Futurologist James Woudhuysen sought to challenge the speakers to be more proactive in following through on the vision for innovation dangled before us in the meeting’s title. ‘Do we need to be more fundamental in holding politicians accountable for failing to act?’
Hutton turned his fire on the financial markets, especially in the UK. Their short-termism leads them to shun companies that invest heavily on R&D that may have a long payback period. With that in mind, he invited the panellists to give their vision for the UK in 2030. Hauser was cautiously optimistic. The concept of industrial strategy that became anathema during the Thatcher government has been making a slow return under Cable.
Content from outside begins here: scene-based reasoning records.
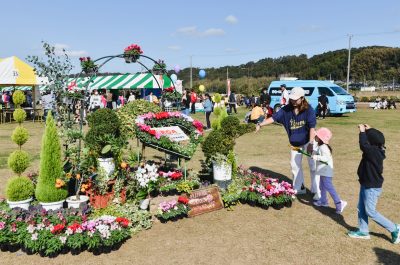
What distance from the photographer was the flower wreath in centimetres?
659

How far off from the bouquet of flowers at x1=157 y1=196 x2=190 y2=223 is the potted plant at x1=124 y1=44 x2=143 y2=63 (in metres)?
3.14

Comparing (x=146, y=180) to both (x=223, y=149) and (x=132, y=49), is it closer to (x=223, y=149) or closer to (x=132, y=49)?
(x=223, y=149)

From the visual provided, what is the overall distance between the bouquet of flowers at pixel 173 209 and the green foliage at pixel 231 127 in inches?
61.5

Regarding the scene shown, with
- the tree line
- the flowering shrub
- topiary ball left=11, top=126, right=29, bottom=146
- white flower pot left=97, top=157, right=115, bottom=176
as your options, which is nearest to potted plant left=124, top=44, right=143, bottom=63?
the flowering shrub

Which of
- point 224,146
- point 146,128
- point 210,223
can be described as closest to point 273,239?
point 210,223

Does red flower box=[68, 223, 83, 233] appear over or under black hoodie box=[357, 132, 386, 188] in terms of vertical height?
under

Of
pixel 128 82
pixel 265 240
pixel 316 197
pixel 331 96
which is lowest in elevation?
pixel 265 240

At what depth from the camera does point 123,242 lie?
16.8ft

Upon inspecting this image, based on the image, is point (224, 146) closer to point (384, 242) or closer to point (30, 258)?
point (384, 242)

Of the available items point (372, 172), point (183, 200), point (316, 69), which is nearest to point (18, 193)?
point (183, 200)

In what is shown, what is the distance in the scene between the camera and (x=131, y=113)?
7.42m

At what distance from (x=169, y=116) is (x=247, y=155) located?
15.3ft

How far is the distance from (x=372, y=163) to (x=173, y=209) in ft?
10.1

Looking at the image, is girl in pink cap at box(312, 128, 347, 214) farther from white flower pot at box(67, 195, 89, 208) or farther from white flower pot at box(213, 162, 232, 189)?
white flower pot at box(67, 195, 89, 208)
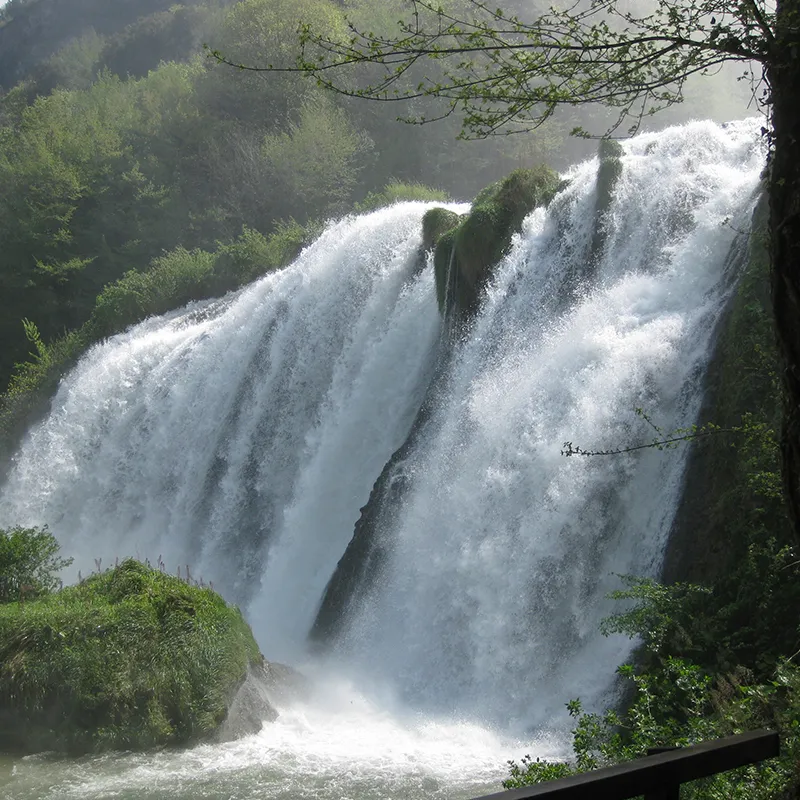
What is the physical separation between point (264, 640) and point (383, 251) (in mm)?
8183

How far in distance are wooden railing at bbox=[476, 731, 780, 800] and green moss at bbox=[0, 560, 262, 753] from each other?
8.52m

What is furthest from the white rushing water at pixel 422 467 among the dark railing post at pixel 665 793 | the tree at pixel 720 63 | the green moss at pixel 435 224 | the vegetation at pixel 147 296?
the dark railing post at pixel 665 793

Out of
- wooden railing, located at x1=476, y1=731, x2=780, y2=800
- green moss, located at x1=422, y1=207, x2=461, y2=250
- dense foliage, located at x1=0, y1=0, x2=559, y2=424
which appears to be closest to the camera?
wooden railing, located at x1=476, y1=731, x2=780, y2=800

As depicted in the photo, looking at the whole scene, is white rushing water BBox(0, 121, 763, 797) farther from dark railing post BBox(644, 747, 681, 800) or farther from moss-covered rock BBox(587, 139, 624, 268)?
dark railing post BBox(644, 747, 681, 800)

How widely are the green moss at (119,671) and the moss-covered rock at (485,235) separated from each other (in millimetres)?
7042

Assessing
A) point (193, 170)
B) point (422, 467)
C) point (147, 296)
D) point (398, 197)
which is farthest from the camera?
point (193, 170)

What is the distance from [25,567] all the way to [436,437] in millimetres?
5785

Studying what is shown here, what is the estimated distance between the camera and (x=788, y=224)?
4102 millimetres

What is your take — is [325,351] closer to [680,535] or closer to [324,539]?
[324,539]

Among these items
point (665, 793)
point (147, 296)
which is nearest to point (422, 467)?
point (665, 793)

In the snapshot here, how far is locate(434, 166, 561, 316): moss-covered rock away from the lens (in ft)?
54.1

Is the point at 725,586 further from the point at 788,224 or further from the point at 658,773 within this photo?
the point at 658,773

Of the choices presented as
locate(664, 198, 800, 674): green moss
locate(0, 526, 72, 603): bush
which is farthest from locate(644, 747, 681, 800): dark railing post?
locate(0, 526, 72, 603): bush

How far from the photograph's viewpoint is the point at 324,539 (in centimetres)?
1627
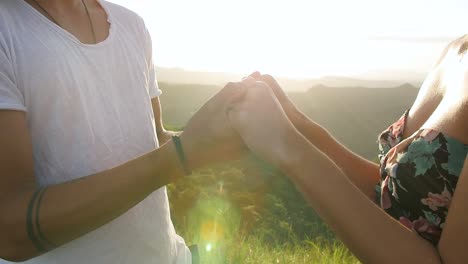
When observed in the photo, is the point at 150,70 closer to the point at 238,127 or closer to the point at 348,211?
the point at 238,127

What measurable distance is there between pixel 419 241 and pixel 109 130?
1113mm

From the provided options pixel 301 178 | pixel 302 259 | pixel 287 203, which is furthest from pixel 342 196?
pixel 287 203

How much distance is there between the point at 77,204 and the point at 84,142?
0.83 feet

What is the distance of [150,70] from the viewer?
203 centimetres

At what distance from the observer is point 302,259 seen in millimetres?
3676

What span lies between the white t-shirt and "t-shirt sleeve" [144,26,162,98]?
10 cm

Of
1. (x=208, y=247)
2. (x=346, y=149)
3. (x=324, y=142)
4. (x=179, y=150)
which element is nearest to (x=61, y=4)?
(x=179, y=150)

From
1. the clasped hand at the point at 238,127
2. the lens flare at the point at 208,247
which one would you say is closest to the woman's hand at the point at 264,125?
the clasped hand at the point at 238,127

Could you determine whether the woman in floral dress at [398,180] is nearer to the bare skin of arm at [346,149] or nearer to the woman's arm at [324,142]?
the bare skin of arm at [346,149]

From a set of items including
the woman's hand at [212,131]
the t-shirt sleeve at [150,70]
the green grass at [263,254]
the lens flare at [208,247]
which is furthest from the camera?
the lens flare at [208,247]

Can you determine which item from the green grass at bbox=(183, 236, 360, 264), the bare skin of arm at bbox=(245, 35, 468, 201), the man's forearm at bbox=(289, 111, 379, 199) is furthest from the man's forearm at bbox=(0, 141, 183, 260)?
the green grass at bbox=(183, 236, 360, 264)

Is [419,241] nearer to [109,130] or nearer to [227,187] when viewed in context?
[109,130]

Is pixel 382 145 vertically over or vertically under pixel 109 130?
under

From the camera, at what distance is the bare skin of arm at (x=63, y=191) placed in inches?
51.4
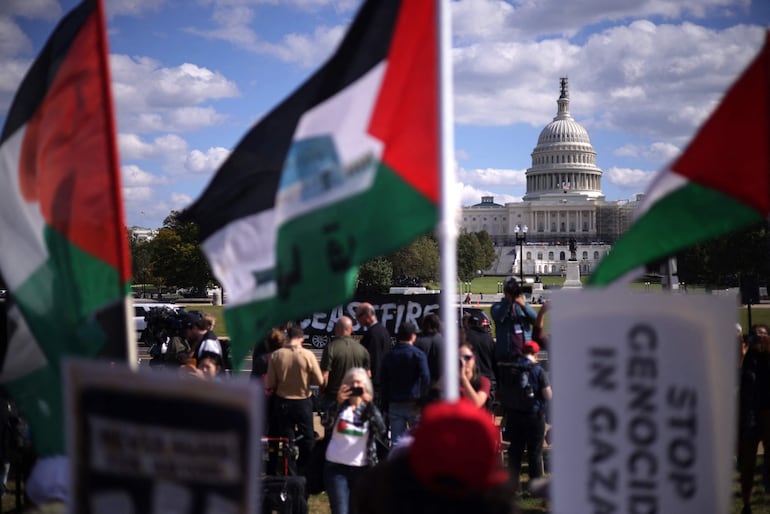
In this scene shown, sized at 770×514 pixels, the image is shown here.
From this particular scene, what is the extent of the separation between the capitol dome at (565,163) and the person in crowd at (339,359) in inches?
5808

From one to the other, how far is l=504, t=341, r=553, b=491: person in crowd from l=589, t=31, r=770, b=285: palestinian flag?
11.6 feet

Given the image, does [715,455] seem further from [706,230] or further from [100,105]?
[100,105]

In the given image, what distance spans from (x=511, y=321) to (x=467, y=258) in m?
83.3

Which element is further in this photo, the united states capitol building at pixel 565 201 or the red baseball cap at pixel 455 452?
the united states capitol building at pixel 565 201

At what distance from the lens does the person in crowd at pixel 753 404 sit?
766 centimetres

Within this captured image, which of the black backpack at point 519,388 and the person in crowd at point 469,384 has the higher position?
the person in crowd at point 469,384

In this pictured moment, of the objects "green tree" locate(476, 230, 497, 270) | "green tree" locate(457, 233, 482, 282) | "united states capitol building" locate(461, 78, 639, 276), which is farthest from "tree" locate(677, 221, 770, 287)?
"united states capitol building" locate(461, 78, 639, 276)

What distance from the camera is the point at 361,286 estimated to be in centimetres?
4912

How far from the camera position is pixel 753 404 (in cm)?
775

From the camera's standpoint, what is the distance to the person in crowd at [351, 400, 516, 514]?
2652mm

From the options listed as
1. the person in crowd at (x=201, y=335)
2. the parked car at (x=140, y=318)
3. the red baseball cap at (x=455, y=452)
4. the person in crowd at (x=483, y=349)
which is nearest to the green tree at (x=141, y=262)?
the parked car at (x=140, y=318)

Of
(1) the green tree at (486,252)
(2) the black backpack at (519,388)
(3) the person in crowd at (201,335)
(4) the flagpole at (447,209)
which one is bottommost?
(2) the black backpack at (519,388)

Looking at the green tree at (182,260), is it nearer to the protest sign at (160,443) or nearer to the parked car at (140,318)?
the parked car at (140,318)

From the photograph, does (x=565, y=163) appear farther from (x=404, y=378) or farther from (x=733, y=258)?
(x=404, y=378)
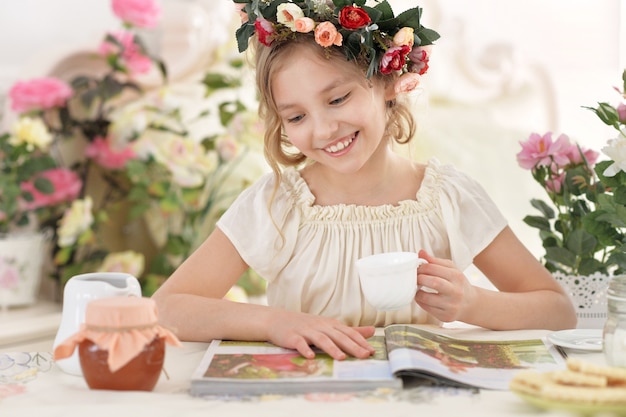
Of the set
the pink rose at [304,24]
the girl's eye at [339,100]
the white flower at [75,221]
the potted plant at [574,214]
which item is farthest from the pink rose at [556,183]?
the white flower at [75,221]

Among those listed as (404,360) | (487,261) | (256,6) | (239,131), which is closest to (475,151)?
(239,131)

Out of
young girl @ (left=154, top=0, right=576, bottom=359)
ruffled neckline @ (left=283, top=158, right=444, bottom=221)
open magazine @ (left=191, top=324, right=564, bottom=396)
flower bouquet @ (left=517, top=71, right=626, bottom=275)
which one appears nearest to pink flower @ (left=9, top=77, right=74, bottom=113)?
young girl @ (left=154, top=0, right=576, bottom=359)

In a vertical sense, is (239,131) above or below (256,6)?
below

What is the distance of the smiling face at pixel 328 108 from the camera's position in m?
1.40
He hoped that progress would continue after the election. Having such a strategy in place is economically vital, not least for new technology sectors that are coming along. He offered an example of such a sector. Preventive healthcare is a fast-growing market globally thanks to consumer demand and increased lifespans in which the UK has the necessary ecosystem in place, with research in machine learning and new healthcare technologies and the vast data resource of the NHS. Phadke and Reed concurred that this was a huge opportunity. And the reappointment of George Freeman as the world’s first minister for life sciences in the new government underlines the continuing drive in this field.
But this was just one sector. In too many others, said Hutton, ‘with a mass of technologies coming at us, we haven’t got the ecosystem, and we have to change that.’